* _Testo di studio_
Uscito a giugno, Sotto gli occhi del mondo è il primo disco di Federico Zecchin. Cantautore dalle più svariate influenze, Federico riesce ad unire l’attitudine pop a melodie jazz, permettendo anche ai più profani del genere di ascoltare e apprezzare. Il tutto è poi arricchito dalla materia concreta da cui traggono ispirazione la maggior parte dei brani: la cronaca di tutti i giorni, la storia che ogni uomo genera e affronta. Da una parte la razionalità della mente pensante, dall’altra l’improvvisazione del jazz: lo scopo è quello di informare e diffondere. Di offrire spunti per la riflessione, come confesserà lo stesso Federico a LostHighways. È forse il giorno più caldo di quest’estate, ma la curiosità e il desiderio di raccontarsi vince su tutto: e da un’intervista nasce un intenso dialogo alla pari.
Come nasce il tuo rapporto con la musica e in particolare con la musica jazz?

* _Blocco dati_

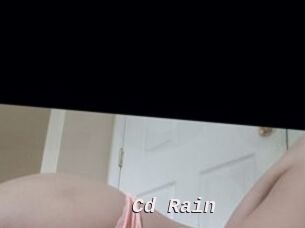 Cd_Rain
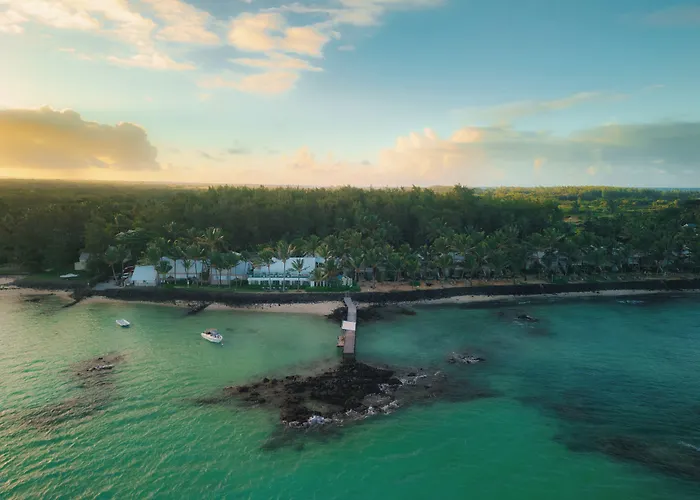 Tropical Attitude (Adults Only) Hotel Trou d'Eau Douce
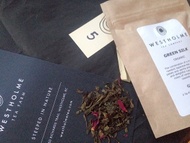 Green Silk from Westholme Tea Company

* _Cosa fare_
Nel testo sul disco di Federico Zecchin, da che cosa trae ispirazione la maggior parte dei brani? Il materiale proviene da un'altra fonte.

* _Risposta_
Dalla cronaca di tutti i giorni, la storia che ogni uomo genera e affronta.